New York — Nov. 25
More companies will return to their tradition of holding holiday parties this year, according to the 25th annual survey of corporate America’s holiday party plans conducted by Battalia Winston, a global executive search firm.
Ninety-six percent of the companies polled will have parties this year — the highest percentage since 1997 — up from 91 percent in 2012, 74 percent in 2011, 79 percent in 2010, 81 percent in 2009 and 81 percent in 2008.
Holiday parties were held by 95 percent of companies in 1988, the first year of the survey, and an all-time high of 97 percent was recorded in 1996 and 1997, all years when the economy was robust.
“Our findings reflect an increasing confidence in the economy, although only 6 percent of those having parties are having more lavish events,” said Dale Winston, Battalia Winston’s chairwoman and CEO. “The parties are back but the champagne and caviar are no longer flowing.”
2013 survey findings:
2014 Planning: As companies make plans for 2014, almost three quarters (70 percent) of respondents say they’re on track to “grow and hire” next year — up from 66 percent in 2012. Less than a fifth (18 percent) expect their company’s performance will stay the same as 2013. Only 6 percent are uncertain and 6 percent are planning to consolidate.
What’s the reason this season? Nearly half (42 percent) are having holiday parties to boost employee morale, while slightly more than a third (38 percent) are holding a party to celebrate 2013 as a good year, and 7 percent to show employees and clients that they are optimistic about next year. Sixteen percent of companies selected “other” and indicated that they would be staying true to “tradition,” for the obvious reason of simply “celebrating the holidays,” and some even said because they “persevered.”
Why no celebration? Of the 4 percent of companies not holding a holiday party this year, half said it’s just not in the budget this year and the other half said that they felt it was “politically inappropriate.”
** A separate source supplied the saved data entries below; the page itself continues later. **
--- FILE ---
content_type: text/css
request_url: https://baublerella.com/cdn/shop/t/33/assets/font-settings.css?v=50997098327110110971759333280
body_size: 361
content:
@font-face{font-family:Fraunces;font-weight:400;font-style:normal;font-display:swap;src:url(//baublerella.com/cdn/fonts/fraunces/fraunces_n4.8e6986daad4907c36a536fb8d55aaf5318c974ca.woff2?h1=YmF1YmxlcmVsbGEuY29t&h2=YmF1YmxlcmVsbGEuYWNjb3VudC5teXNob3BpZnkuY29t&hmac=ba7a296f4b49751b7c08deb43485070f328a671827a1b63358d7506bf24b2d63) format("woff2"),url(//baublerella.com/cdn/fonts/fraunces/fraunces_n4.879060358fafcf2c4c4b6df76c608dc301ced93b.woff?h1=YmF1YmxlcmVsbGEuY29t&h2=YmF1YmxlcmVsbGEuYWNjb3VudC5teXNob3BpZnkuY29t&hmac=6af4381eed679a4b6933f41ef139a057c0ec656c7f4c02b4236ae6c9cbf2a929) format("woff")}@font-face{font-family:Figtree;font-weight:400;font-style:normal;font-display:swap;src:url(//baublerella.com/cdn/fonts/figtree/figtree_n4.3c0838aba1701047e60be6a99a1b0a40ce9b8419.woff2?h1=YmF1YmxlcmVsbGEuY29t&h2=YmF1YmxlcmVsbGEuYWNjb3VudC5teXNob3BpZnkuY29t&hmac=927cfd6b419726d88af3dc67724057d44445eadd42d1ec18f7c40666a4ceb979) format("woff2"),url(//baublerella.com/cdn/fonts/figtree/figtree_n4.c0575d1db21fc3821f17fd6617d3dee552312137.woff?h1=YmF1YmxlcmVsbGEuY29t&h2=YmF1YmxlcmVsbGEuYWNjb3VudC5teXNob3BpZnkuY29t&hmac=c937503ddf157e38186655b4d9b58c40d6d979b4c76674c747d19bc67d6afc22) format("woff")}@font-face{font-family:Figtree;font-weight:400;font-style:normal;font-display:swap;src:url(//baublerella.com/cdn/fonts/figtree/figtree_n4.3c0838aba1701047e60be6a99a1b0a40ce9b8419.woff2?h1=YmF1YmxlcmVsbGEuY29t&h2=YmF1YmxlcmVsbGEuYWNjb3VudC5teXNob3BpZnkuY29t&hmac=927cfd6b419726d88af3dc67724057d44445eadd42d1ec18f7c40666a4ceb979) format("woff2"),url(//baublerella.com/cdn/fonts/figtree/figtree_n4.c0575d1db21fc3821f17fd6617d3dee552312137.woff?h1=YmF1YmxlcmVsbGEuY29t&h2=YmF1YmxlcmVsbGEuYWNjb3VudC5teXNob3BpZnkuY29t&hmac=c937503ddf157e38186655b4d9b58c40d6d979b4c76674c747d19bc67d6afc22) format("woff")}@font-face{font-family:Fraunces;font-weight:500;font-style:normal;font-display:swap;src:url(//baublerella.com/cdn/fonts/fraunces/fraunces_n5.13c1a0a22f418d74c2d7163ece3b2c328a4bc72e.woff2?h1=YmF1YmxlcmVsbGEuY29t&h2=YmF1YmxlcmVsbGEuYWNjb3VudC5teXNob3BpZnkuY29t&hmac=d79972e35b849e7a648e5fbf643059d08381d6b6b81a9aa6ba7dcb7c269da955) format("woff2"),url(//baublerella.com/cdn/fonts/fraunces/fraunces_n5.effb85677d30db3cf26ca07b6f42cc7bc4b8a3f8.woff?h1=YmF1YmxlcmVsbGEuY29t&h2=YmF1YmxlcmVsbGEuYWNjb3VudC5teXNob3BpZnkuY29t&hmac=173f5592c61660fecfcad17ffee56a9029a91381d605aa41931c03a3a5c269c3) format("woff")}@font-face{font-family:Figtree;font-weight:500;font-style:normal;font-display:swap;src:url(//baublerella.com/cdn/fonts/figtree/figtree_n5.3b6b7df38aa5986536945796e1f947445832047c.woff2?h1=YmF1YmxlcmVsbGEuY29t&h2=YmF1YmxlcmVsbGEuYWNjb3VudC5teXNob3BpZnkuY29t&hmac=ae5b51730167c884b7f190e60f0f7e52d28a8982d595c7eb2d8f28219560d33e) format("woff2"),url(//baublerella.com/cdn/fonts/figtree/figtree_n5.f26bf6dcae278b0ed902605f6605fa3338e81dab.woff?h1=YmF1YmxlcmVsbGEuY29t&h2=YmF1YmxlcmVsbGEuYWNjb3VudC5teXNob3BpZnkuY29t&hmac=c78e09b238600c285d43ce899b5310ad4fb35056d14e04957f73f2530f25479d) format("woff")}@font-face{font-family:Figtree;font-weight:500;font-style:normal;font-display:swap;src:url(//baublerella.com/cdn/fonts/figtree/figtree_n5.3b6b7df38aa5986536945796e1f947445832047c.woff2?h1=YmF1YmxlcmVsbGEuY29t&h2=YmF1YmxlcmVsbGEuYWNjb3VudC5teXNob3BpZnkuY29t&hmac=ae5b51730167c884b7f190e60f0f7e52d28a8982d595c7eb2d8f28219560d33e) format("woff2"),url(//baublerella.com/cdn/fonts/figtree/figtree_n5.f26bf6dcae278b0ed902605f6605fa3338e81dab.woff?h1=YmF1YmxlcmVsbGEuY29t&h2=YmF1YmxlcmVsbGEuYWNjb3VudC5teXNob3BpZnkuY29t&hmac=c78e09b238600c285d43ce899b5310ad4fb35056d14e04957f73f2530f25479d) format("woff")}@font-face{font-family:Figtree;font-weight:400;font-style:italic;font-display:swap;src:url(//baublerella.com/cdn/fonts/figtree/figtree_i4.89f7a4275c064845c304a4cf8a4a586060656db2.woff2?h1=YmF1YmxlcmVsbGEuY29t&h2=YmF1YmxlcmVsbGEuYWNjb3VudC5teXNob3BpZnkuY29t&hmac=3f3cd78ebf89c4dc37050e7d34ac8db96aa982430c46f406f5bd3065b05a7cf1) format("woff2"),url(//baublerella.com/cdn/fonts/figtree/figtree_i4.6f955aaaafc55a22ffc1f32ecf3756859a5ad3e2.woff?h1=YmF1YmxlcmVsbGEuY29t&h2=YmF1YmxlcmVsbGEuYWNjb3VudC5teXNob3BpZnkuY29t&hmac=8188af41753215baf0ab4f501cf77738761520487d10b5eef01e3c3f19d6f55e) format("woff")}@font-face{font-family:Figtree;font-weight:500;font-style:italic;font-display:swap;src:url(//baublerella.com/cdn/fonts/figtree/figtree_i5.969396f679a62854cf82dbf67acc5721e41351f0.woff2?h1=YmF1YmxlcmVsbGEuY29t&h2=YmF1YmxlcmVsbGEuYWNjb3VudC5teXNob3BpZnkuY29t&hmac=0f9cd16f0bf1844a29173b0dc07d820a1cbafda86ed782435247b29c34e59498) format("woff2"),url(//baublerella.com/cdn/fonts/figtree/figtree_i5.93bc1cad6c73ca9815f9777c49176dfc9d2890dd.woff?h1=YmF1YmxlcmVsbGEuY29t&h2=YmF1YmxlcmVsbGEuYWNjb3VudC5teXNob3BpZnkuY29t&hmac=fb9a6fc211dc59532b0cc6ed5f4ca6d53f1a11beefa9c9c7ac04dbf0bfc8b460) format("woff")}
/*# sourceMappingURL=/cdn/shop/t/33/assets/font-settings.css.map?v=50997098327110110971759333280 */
Who’s invited? A majority (76 percent) of the parties will be for employees only, while 18 percent will be held for both employees and their families.
The budget: A majority of the companies (83 percent) said their party will be the same as previous years, 10 percent will be more modest and 7 percent will be more lavish.
When and where? Of the companies holding parties, slightly less than half (43 percent) will be held in the evening and 47 percent will be at lunch. The trend toward daytime parties continues.
Drink up — if you can: Drinks will be served at most (72 percent) parties, but some are staying dry (28 percent) and will be alcohol-free.
‘Tis the season to be generous: Slightly more than half (54 percent) of the companies are donating money or goods (up from 51 percent last year, 39 percent in 2011, 47 percent in 2010 and 66 percent in 2009), and employees at 15 percent of the firms will be doing volunteer work. Twenty-three percent of the companies aren’t involved in holiday charitable activities.
Employee morale is still important: A majority (66 percent) of companies are taking steps to boost employee morale for the year to come (e.g. flexible work schedules, performance incentives, pay raises, team building/training, etc.), leaving only 17 percent of companies that have no such plans. Seventeen percent were unsure.